> [Tasks to carry out]:
1. Reproduce word for word the part of the post on GBA music encoding that begins at the words "On the GBA port, the" and stops after "playing at 10kHz.".
2. Render this sentence from the post on GBA music encoding into Spanish: "Since the music has to be resampled to the native sampling rate before building anyway, I figured that it couldn't be harmful to outright change the encoding format to something better."
3. Write the next part of the post on GBA music encoding, starting right after its last sentence.

> [Excerpt provided]:
────────────────────────────────────────
GBA: Micro-optimization, and new ADPCM format for tracks

Aikku93 commented 1 year ago

Hi, really like your project!

On the GBA port, the music is using IMA-ADPCM as its encoding format. While this seems to work, the format has pretty poor quality in some cases due to high-frequency noise, which becomes very audible noise when playing at 10kHz.

Since the music has to be resampled to the native sampling rate before building anyway, I figured that it couldn't be harmful to outright change the encoding format to something better. So what I've done is to use is a variation of linear-predictive coding, combined with a pre-/post-filter pair for noise shaping. In testing, this gave much better perceptual quality, and decoding performance should be faster (0.6% faster if the decoding loop is not unrolled, or 17.6% faster if unrolled), plus a lot less RAM usage due to not needing to store the step table. If necessary, it's also possible to speed up decoding even more by removing the clamping step (9.1% faster than IMA-ADPCM when not unrolled, 26.0% faster when unrolled), at the cost of lower volume, or needing to apply a limiter to the original music prior to encoding. While I realize that sound really isn't the bottleneck here, I figure that every little bit helps.
────────────────────────────────────────
> [Provided data]:
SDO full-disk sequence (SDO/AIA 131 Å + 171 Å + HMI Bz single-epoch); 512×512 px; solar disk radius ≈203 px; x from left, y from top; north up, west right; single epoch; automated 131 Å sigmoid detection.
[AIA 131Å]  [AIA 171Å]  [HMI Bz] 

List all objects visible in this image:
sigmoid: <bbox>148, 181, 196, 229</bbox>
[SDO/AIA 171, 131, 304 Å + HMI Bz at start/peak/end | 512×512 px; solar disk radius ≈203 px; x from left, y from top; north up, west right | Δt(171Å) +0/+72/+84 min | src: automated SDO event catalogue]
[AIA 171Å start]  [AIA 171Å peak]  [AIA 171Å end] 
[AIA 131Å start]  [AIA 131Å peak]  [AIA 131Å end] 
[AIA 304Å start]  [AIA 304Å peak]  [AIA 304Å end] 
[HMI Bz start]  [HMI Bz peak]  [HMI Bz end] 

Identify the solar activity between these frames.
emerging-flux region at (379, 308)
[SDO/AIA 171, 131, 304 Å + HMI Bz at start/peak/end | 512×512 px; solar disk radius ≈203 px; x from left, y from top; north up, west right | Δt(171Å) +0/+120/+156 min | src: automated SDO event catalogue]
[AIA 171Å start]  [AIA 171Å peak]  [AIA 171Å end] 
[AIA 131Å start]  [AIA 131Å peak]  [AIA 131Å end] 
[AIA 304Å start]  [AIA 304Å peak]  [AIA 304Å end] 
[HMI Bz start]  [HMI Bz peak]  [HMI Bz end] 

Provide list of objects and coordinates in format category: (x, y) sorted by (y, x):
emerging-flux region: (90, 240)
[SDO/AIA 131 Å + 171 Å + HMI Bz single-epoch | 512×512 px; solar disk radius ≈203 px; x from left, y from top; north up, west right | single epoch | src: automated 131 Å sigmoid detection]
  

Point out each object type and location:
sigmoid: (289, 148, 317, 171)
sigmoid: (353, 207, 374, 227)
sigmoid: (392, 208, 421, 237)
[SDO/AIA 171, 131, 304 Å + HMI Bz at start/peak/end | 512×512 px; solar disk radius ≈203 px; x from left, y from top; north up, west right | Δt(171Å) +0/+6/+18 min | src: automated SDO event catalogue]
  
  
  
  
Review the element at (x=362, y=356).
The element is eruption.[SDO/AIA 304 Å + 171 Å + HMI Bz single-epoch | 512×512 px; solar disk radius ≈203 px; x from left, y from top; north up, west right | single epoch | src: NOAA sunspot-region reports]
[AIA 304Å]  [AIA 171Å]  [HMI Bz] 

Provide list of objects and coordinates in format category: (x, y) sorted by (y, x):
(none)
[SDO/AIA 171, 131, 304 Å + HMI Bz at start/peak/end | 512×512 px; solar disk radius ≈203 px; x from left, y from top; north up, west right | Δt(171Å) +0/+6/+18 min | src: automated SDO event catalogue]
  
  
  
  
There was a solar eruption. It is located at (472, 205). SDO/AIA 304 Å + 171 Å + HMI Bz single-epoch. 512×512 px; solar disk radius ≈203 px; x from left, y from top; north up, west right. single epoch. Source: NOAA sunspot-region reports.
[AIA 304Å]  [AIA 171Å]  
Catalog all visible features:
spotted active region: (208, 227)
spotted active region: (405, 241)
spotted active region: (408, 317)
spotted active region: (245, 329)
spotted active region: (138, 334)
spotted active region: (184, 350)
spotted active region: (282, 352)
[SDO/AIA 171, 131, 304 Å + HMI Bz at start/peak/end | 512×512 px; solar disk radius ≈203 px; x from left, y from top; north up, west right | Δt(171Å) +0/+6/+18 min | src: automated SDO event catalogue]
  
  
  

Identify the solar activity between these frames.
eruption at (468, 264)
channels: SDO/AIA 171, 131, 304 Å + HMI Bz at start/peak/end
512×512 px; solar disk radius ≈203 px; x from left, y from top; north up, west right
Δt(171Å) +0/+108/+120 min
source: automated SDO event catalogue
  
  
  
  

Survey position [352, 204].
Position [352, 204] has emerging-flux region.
────────────────────────────────────────
> [Written answers]:
1.
On the GBA port, the music is using IMA-ADPCM as its encoding format. While this seems to work, the format has pretty poor quality in some cases due to high-frequency noise, which becomes very audible noise when playing at 10kHz.

2. Como de todos modos la música tiene que remuestrearse a la frecuencia de muestreo nativa antes de compilar, pensé que no podía hacer daño cambiar directamente el formato de codificación por uno mejor.

3.
Because I don't have access to the uncompressed resampled tracks, I've simply transcoded the data from TRACKS.IMA into TRACKS.AD4 for the time being, so the quality improvements aren't there yet (and in fact, become a little bit worse due to this process); if this proposal goes through, then the uncompressed music would need to be re-encoded (I'm happy to provide an encoder implementation; I just wasn't sure how it hooks into the packer).

I've also included a commit for slightly faster clamping in sndPCM_mix() that can be cherry-picked if need be. And as mentioned in b617e12, I've found a possible race condition: music.data is set before the state has been set up, which might cause issues if music.fill() is invoked in between there. The fix is simple enough (store music.data=NULL before setup, and store the final value after storing the rest of the state), so I haven't set it up as a separate commit.

XProger commented 1 year ago

hi, it looks GREAT, can you please check your method on proper converted tracks? I use convertTracks call from gba/packer to generate TRACKS.IMA package, the packer works on the ready to use data, all dirty job is done by ffmpeg and ima tools. Do you have the algorithm description link or wiki?

Aikku93 commented 1 year ago

Just got home from work, and will process the tracks soon.

The algorithm is one I came up with myself while testing variations on traditional ADPCM, but I can explain it briefly:

The input data is treated with the pre-filter: Hpre(z) = 1 - (7/8)z^-1 (a relatively strong high-pass filter; x'[n] = x[n] - x[n-1]*(7/8)). This emphasizes the frequencies that are most prone to audible distortion, so they can be coded more accurately.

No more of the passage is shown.